According to report, the investigation centers on billions of naira allocated for the rehabilitation of Nigeria’s long-dormant refineries—Port Harcourt, Warri, and Kaduna. 

While progress on the refurbishments has been slow, the financial trail has triggered red flags.

Confirming the probe, EFCC spokesperson Dele Oyewale told Channels TV, “There are ongoing investigations into the funds released for the rehabilitation of the Kaduna, Warri and Port Harcourt refineries.” He, however, declined to provide further details.

Kyari’s removal and the NNPCL reshuffle

Warri Refinery. Imagecredit: Channelstv

This investigation comes just weeks after President Bola Tinubu removed Mele Kyari as NNPCL boss in a major shake-up of the company’s leadership.

On April 2, Tinubu reconstituted the board, naming Engineer Bashir Ojulari as the new Group CEO and Ahmadu Kida as Non-Executive Chairman.

The restructuring also replaced all other board members appointed alongside Kyari in November 2023.

According to presidential spokesperson on Information Bayo Onanuga, the overhaul was part of efforts to boost efficiency, restore investor confidence, and accelerate the government’s oil sector reforms.

Tinubu invoked Section 59(2) of the Petroleum Industry Act, 2021, to justify the shake-up.

Stored items:
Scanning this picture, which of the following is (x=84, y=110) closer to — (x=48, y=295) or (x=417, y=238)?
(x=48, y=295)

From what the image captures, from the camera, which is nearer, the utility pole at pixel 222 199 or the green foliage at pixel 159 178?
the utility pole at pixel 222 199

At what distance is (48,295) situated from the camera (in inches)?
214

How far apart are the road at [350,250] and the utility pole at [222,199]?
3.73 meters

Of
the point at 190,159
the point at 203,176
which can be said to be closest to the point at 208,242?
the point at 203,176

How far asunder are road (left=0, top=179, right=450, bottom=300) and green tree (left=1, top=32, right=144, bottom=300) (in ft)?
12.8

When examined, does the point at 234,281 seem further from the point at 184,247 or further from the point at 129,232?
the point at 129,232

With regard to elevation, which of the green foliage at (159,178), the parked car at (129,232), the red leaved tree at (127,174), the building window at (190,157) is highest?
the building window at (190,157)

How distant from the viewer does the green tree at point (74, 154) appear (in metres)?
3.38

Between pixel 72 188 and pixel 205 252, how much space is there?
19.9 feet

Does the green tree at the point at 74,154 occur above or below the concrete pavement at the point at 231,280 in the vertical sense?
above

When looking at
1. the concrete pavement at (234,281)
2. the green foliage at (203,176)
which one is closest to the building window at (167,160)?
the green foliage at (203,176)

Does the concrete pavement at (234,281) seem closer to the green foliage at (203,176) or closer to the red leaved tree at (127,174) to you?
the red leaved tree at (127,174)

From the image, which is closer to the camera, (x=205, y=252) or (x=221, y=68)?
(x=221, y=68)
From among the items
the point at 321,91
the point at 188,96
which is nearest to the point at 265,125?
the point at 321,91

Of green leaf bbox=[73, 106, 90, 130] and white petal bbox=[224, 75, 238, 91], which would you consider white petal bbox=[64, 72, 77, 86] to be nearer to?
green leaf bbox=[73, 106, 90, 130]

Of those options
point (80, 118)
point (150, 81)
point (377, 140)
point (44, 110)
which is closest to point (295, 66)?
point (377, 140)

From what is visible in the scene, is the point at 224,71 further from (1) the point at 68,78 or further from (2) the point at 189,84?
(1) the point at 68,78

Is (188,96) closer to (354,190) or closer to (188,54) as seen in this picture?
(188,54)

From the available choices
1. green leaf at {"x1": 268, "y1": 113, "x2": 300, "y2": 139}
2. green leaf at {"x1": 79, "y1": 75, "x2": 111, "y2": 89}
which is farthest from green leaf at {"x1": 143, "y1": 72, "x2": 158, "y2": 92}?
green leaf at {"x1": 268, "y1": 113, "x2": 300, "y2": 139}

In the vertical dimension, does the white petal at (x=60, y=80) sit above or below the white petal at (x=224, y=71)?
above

---

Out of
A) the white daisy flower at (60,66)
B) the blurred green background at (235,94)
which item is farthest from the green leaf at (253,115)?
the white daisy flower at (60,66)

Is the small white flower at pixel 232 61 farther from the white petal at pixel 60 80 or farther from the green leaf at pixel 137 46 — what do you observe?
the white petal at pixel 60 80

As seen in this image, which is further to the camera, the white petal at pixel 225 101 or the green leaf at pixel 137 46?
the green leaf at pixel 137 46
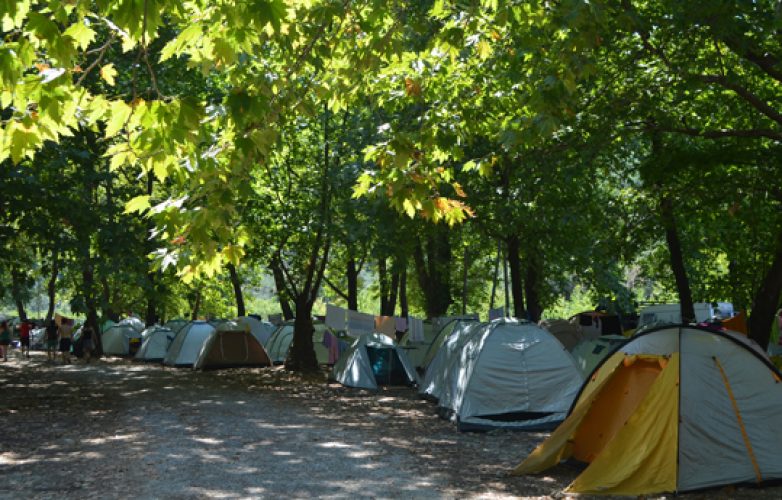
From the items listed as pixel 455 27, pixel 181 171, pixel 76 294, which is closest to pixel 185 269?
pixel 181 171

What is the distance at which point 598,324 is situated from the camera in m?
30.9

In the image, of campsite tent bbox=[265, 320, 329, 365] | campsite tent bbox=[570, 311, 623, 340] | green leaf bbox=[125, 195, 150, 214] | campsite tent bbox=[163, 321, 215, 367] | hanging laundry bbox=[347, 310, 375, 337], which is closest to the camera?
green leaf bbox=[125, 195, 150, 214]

* [To do]
a) In the listing lines starting with the line containing "Scanning this picture, which" and going on through the line containing "3.73 meters", substitute "street" for "road", leaving everything else unchanged.
b) Proceed with the news report on the refinery funds probe, picking up after its final sentence.
The news report and the stored items have no connection to each other.

* [Set of answers]
a)
Scanning this picture, which of the following is (x=84, y=110) closer to — (x=48, y=295) or (x=417, y=238)?
(x=48, y=295)

From what the image captures, from the camera, which is nearer, the utility pole at pixel 222 199 or the green foliage at pixel 159 178?
the utility pole at pixel 222 199

At what distance is (48,295) situated from the camera (in inches)?
214

How far apart are the street at [350,250] and the utility pole at [222,199]?
3.73 meters

b)
Government pushes for transparency with forensic audit

Barely three weeks later, Finance Minister Wale Edun announced plans to launch a forensic audit of NNPCL.

Speaking at the Nigerian Investor Forum during the IMF/World Bank Spring Meetings in Washington, DC, Edun said the leadership shake-up was only the beginning of broader reforms to ensure transparency in Nigeria’s oil sector.

The federal government hopes that these changes, including increased accountability, will help raise oil output to 2 million barrels per day by 2027 and attract up to $60 billion in investment by 2030.

Already, NNPCL reported $17 billion in new investments in 2023 alone.

With both the EFCC probe and forensic audit on the horizon, the coming months may prove pivotal for NNPCL’s future and the broader oil and gas sector.